I think this is what Ramsey meant. On the way up, we recognize God. On the way down, we learn who He is. And in that knowing, we find a life that no longer needs to look back.

Afraid to live

Replace the word “fail” with the word “live.”

When I fear failure, when regret pulls at me, when I close off because I don’t want to be hurt, when I play it safe instead of stepping forward…

I am really naming something deeper.

When I look at the surface explanation, what’s truly being named is the fear of life itself. Because life inevitably includes risk, uncertainty, disappointment, and pain.

Scripture bears witness to this. It is the story of mankind.

So I’ve been taking out the word fail and replacing it with the word live.

“I’m afraid to fail” becomes “I’m afraid to live.”

I don’t ever want to be afraid to live. No way.

That shift is enough to stop me in my tracks. It tells me what I already know. Life is never lived from the safety of avoidance.

To live is to be touched by failure. To live is to be stretched, to stumble, to rise again.

Failure has never been the end of my story. More often, it is the beginning.

Failure is a texture of being alive.

Failure is the shape of a path I can only see once I’ve walked it.

So the question is never how to avoid failure.
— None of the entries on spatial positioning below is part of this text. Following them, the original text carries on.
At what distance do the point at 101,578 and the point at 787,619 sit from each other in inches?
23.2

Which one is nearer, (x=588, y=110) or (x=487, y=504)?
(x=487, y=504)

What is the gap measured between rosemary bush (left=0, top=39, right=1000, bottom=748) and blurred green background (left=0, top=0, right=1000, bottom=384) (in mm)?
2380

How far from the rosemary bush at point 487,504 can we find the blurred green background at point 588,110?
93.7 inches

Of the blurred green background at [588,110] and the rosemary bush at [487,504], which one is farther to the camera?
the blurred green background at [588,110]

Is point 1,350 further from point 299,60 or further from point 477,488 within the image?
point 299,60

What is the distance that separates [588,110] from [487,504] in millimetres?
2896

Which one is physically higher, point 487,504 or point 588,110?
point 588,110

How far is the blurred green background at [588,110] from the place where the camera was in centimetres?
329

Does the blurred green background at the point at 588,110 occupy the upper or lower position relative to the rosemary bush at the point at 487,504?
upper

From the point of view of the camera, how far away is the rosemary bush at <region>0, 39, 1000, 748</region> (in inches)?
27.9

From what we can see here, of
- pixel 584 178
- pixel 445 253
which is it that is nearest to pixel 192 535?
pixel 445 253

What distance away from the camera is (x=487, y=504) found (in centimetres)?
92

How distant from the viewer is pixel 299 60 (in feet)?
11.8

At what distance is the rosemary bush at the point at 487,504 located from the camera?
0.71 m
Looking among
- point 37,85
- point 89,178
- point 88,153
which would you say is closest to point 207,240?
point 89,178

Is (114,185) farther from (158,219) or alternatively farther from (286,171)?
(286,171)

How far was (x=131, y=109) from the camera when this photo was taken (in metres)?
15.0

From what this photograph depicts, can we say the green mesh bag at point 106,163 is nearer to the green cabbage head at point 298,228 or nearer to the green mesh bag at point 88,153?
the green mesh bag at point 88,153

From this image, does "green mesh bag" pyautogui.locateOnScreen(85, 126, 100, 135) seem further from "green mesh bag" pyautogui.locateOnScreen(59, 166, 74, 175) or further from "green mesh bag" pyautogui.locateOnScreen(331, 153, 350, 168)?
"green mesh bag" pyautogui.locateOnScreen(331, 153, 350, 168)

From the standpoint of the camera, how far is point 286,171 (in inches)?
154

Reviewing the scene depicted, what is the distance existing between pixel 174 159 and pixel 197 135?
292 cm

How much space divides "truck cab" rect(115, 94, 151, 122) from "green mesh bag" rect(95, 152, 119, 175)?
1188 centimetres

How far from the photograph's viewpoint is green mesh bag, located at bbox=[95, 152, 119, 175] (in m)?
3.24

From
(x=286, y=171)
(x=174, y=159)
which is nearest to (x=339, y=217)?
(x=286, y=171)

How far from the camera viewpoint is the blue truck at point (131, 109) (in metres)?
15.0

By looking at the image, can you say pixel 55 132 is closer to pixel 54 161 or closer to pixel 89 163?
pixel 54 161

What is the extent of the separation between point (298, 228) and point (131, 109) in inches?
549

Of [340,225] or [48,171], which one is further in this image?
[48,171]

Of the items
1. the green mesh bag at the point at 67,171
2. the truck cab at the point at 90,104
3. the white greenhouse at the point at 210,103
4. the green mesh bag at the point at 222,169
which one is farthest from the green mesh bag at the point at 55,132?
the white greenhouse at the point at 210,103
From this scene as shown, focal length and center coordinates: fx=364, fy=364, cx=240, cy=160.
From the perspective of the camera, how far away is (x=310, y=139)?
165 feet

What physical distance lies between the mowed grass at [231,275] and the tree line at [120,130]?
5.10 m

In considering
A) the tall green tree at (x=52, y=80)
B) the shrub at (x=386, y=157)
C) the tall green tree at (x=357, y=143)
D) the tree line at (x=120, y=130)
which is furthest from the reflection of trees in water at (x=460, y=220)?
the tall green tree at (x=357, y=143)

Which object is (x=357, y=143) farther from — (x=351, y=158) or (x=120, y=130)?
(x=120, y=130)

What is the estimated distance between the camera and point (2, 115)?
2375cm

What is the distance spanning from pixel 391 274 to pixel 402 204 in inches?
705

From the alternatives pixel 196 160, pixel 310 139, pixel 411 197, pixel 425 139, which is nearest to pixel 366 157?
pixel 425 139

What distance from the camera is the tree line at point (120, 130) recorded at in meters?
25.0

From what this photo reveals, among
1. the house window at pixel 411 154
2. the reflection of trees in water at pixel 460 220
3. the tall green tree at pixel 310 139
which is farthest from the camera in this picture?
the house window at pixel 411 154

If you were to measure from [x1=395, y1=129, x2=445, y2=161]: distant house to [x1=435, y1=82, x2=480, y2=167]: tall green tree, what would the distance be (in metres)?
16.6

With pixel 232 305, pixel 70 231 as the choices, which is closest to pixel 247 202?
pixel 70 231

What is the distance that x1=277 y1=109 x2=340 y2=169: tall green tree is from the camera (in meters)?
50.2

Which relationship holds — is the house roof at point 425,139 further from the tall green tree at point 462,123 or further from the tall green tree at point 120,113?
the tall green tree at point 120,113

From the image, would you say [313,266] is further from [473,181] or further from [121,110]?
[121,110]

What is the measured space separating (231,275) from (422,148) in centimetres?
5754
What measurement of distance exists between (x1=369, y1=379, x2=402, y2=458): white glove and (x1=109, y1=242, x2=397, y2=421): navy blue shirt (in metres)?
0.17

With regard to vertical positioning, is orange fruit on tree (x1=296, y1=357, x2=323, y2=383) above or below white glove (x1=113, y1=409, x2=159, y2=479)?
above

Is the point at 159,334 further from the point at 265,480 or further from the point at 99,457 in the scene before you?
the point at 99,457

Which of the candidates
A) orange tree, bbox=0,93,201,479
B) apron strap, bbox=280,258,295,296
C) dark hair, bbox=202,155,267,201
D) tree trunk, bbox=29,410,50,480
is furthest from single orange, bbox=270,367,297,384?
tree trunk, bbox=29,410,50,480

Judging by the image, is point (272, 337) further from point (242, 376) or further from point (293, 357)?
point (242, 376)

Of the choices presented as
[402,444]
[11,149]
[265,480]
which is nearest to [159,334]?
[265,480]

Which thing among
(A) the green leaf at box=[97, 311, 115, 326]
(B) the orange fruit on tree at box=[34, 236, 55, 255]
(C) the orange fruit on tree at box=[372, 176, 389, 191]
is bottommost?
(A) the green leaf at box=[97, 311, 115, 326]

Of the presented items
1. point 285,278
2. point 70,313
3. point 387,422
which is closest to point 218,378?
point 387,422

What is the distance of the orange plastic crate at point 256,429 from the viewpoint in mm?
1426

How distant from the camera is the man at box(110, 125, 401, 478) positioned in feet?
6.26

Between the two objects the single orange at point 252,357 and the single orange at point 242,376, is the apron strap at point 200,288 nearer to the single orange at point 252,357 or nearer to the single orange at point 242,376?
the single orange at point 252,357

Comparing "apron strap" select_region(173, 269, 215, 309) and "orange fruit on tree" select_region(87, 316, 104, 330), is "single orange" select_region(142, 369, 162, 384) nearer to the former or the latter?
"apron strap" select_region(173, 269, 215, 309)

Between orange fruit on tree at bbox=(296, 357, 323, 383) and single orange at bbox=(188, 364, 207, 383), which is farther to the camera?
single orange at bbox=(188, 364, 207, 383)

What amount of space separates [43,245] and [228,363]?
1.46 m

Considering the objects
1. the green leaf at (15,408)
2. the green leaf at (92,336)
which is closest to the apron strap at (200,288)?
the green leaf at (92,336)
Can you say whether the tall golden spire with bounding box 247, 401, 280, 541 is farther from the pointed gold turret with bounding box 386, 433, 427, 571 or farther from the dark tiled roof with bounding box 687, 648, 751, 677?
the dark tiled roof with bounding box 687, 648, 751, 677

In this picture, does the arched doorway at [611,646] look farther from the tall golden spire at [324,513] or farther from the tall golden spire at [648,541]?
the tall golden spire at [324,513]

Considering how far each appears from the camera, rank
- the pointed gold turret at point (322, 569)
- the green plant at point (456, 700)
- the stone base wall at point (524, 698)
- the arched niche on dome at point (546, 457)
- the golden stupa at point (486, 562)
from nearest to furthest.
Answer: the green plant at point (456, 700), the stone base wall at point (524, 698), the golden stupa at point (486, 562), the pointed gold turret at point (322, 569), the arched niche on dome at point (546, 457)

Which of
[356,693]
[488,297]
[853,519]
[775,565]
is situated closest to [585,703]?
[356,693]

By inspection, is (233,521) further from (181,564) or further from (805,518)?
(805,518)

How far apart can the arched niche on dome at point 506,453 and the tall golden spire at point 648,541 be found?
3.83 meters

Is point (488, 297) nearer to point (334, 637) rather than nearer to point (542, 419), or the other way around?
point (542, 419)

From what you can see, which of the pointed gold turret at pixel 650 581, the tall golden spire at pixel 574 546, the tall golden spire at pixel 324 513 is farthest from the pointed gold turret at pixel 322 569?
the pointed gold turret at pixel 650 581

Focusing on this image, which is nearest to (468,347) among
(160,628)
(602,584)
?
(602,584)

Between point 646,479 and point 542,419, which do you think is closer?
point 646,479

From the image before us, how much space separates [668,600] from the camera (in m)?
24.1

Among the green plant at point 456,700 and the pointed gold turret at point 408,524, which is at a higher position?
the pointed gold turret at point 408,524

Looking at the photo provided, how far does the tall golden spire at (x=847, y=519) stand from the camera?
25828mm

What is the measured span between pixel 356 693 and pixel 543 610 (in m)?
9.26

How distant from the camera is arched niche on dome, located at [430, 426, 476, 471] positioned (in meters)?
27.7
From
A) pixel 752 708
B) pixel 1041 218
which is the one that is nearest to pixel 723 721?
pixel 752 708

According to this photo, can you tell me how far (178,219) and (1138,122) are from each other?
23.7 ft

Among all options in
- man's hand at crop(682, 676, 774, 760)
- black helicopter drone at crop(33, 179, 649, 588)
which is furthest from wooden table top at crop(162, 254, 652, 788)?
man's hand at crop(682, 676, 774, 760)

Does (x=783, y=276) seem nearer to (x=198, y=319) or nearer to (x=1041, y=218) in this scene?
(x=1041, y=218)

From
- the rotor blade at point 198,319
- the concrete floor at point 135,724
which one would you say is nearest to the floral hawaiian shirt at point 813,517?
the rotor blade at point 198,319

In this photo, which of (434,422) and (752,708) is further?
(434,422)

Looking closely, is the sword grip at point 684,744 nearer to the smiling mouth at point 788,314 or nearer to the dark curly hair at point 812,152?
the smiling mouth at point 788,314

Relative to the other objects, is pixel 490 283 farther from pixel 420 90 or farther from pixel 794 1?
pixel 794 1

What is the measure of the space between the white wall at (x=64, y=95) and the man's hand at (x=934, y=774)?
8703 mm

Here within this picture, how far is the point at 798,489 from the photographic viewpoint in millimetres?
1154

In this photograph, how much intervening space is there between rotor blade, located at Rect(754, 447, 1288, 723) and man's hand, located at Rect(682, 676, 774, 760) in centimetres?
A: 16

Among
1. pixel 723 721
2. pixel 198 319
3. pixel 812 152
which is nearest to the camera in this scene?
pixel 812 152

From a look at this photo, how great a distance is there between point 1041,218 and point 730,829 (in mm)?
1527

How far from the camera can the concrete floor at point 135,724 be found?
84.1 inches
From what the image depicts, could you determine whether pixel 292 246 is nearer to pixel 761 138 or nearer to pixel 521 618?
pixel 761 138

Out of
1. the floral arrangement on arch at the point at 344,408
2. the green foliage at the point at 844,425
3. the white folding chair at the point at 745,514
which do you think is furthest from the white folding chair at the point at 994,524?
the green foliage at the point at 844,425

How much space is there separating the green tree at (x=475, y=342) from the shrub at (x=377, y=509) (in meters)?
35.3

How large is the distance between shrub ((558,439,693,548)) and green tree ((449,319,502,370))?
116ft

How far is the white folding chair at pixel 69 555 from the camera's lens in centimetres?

The question is how deeply am I willing to live.

This doesn’t mean I’m not afraid. I have fears and many insecurities, especially in the unknown. But in the name of Jesus, to live is to die to myself, so that I may rise to new life in Him.

I’m trying! In all the things I do.

Making the coffee

Some mornings it feels like my heart still has its own agenda.

I make the coffee anyway.

My chest tightens when I fear life and love is moving forward without me.

For a while there, that feeling ran the show. Which isn’t abnormal, but now…

Now I’m learning to step outside it. I feel it, but it doesn’t define me. When it hits, I do simple things.

Grind the beans.

Heat the water.

Watch the steam rise.

This is a metaphor, of course.

I don’t own the morning or the ritual, but I can show up to what’s in front of me.

That rhythm steadies me.

Life and forgiveness are gifts. They aren’t earned. They’re given.

The small daily work of praying, showing up, and doing all the things we call “living” isn’t about proving anything.

It’s my way of answering love that’s already here.

Thank you Jesus

Grace doesn’t push or demand. It just reminds me I’m already accepted.

Already loved.

From there, I want to grow. It’s a natural byproduct.

Paul said everything else is loss compared to knowing Christ.

The treasure isn’t outcomes or blessings. It’s Him.

So it’s in these heart squeeze mornings that I simply make the coffee.

Not to fix the past.

Not to chase love.

But because love is already here.

Even when the ache lingers, this simple idea brings me back to what matters.